[Work order] Scan the records that follow, and whenever a line has the word "common", copy it.

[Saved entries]
-------

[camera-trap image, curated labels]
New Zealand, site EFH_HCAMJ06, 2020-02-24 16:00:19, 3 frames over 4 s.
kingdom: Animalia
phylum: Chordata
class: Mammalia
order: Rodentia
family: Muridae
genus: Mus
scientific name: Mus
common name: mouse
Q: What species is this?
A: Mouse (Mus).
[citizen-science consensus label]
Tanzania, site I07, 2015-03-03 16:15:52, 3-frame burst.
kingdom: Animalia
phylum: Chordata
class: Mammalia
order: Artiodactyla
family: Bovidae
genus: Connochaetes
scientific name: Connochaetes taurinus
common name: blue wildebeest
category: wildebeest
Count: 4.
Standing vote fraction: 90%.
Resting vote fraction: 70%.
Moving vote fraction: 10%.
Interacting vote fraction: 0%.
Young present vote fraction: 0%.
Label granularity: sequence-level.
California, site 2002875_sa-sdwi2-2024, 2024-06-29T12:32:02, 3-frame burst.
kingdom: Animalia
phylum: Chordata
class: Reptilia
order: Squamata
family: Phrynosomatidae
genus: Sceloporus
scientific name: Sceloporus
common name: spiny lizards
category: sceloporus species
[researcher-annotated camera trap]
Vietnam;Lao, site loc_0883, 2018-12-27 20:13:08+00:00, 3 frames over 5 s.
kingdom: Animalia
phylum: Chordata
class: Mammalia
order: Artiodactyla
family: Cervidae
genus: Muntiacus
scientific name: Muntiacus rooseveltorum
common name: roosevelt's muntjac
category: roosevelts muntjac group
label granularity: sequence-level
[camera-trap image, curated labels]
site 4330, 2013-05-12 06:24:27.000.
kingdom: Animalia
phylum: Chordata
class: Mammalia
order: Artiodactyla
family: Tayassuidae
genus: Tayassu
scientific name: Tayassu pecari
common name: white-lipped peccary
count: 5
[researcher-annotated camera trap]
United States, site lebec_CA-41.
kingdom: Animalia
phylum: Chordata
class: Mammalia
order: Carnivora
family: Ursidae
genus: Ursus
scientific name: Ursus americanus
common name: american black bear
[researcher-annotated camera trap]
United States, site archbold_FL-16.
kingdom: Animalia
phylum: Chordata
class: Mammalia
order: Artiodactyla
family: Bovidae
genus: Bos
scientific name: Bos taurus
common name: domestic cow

-------

[Answer to the problem]
common name: mouse
common name: blue wildebeest
common name: spiny lizards
common name: roosevelt's muntjac
common name: white-lipped peccary
common name: american black bear
common name: domestic cow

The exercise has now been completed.